In Peskin's quantum field theory book, There is a sentence in page 17:
...
More generally, we can allow the action to change by a surface term, since the presence of such a term would not affect our derivation of the Euler-Lagrange equations of motion ...
...
\begin{equation} \mathcal{L}(x)\to\mathcal{L}(x)+\partial_\mu\mathcal{J}^\mu(x).\tag{2.10} \end{equation}
What is the "surface term"? Is it just a partial derivative term as $\partial_\mu\mathcal{J}^\mu(x)$?
Yes, a surface term is a 4-divergence of a 4-vector.
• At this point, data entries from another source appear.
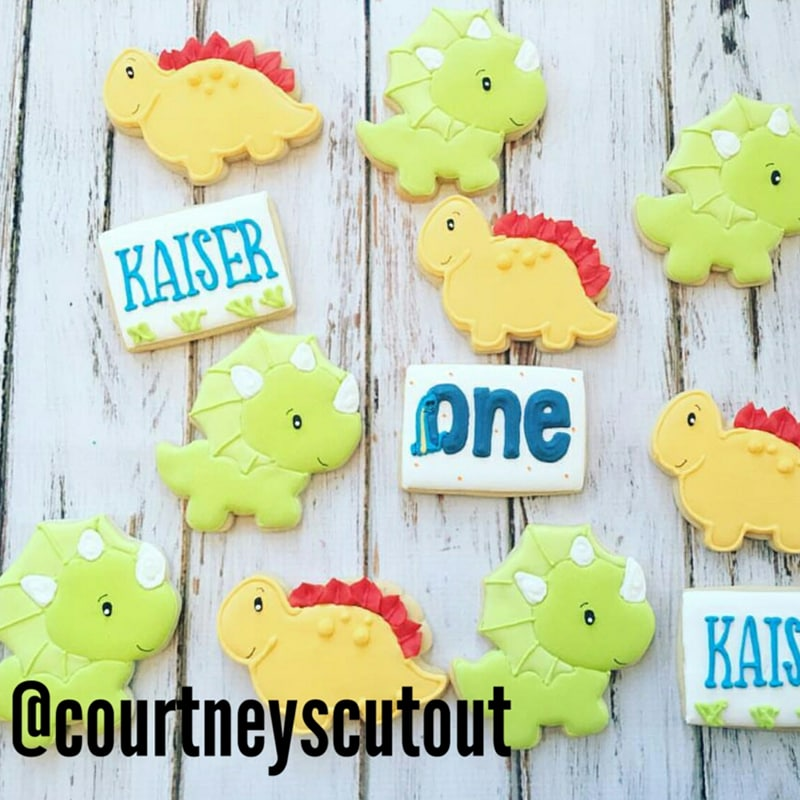 Made by @courtneyscutout using our Misty Dinosaur cookie cutter.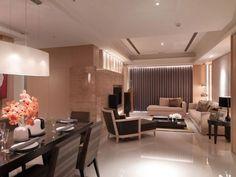 客餐廳採開放式的空間規劃,完整寬敞的空間感加上選用的石材及具高質感的材質,讓空間更尊貴。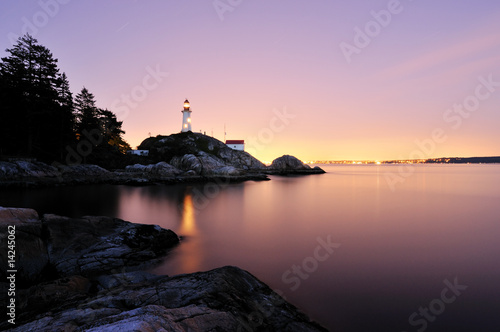 Fotobehang Vuurtoren Point Atkinson Lighthouse in West Vancouver, Long Exposure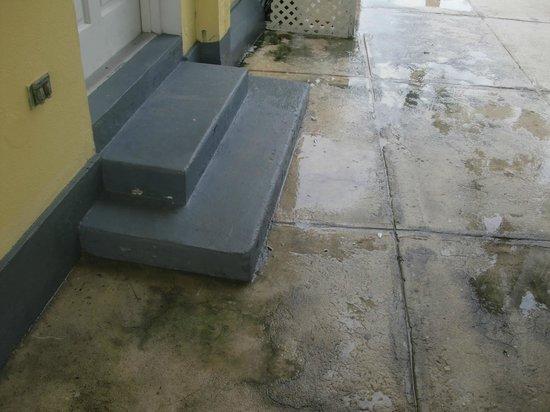 Sandyport Beach Resort: Poor water drainage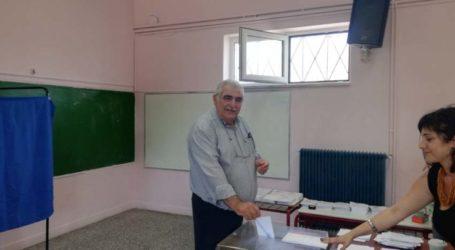 """Άσκησε το εκλογικό του δικαίωμα o Νίκος Παπαδόπουλος: """"Κρίσιμη """"μάχη"""" σήμερα, ας μην λείψει κανείς"""""""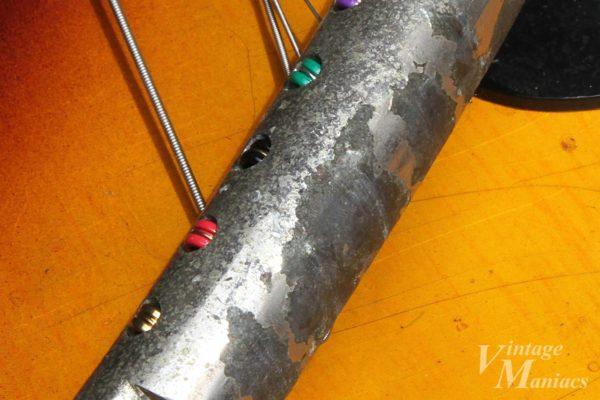 ヴィンテージのテールピース特有のメッキの剥がれ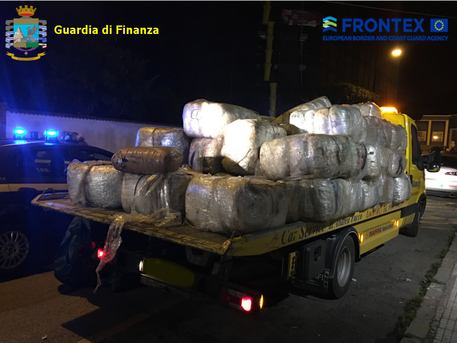 Droga: operazione aeronavale nel Mar Ionio, sette arresti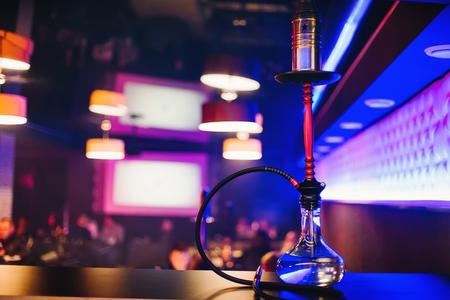 barra hookah con una bombilla clara agradable para fumar tabaco y relajarse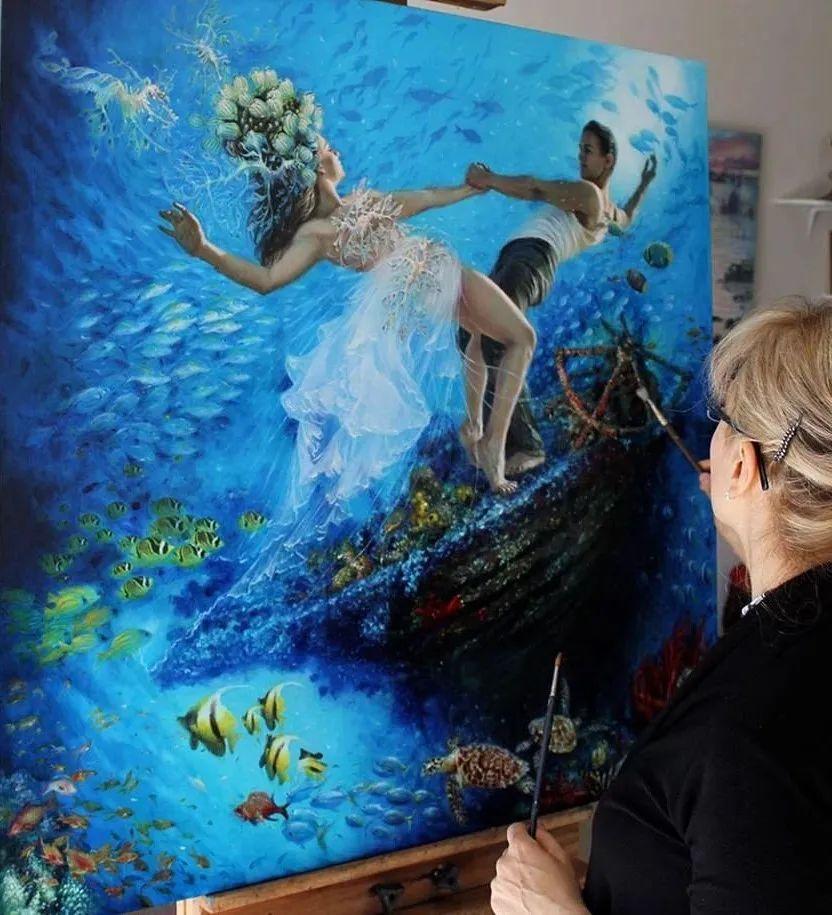 美女画家笔下富有感染力、戏剧性的唯美油画!插图4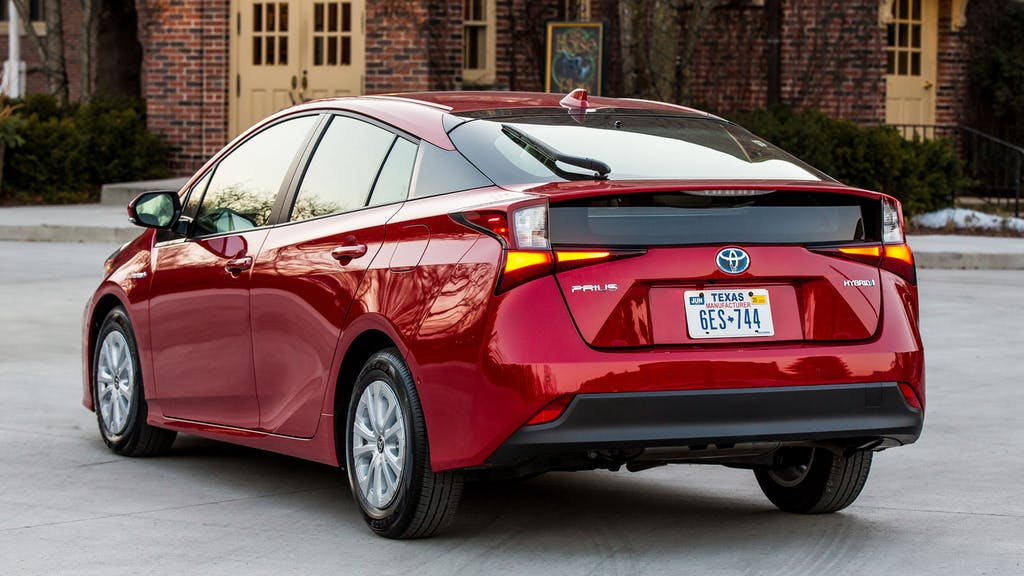 10 Best AWD Cars For Gas Mileage In 2020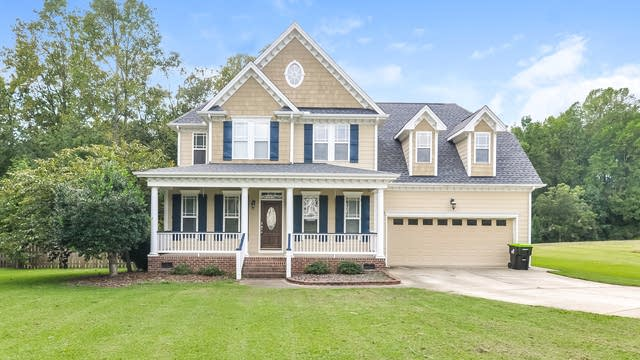 Photo 1 of 25 - 7212 Trevorwood Dr, Willow Spring, NC 27592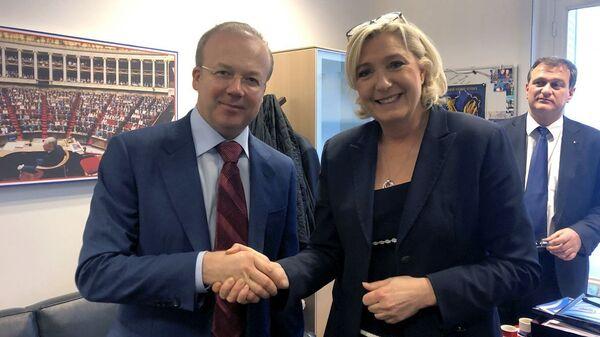 Встреча делегации Крыма с лидером партии Национальное объединение Марин Ле Пен в Париже, Франция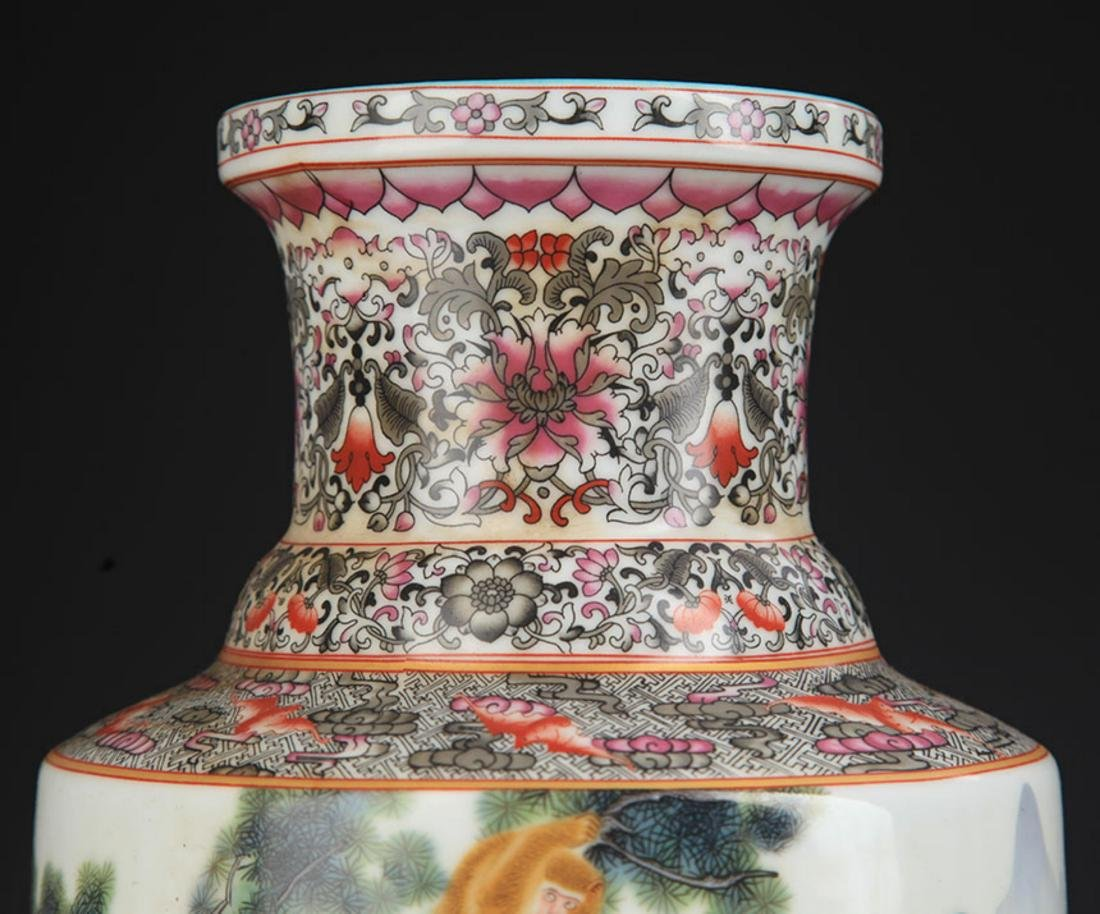 A FAMILLE ROSE MONEY PAINTED WOODEN CLUB STYLE VASE - 3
The reason is that the Action
$S= \int_\Omega d^4x \mathcal{L}$
defined in some Region of spacetime $\Omega$ corresponding to such a surface term can be converted by Gauss Theorem:
$S = \int_\Omega d^4x \partial^\mu J_\mu = \int_{\partial \Omega}d \sigma n^\mu J_\mu$.
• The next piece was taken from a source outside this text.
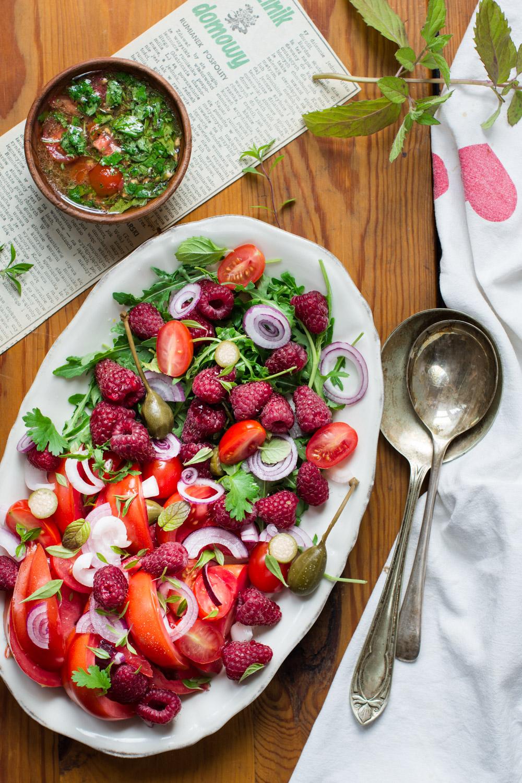 Sałatka z pomidorów i malin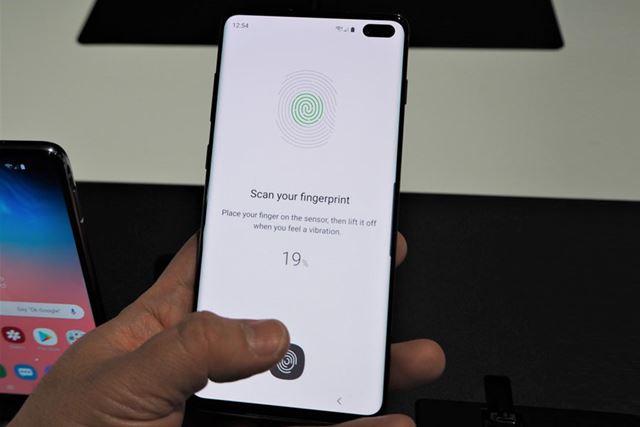 指を添えるだけで端末のアンロックを可能にする超音波指紋認証センサー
Here, $n^\mu$ is the unit normal vector pointing out of the spacetime surface $\partial \Omega$.
We use the divergence theorem to connect boundary terms to divergences, as already mentioned in kryomaxim's answer.
It should be stressed that the relevant divergence term $d_{\mu}{\cal J}^{\mu}$ is a total spacetime derivative, not a partial/explicit spacetime derivative $\partial_{\mu}{\cal J}^{\mu}$, even if many authors use confusing notation, cf. e.g. my Phys.SE answer here.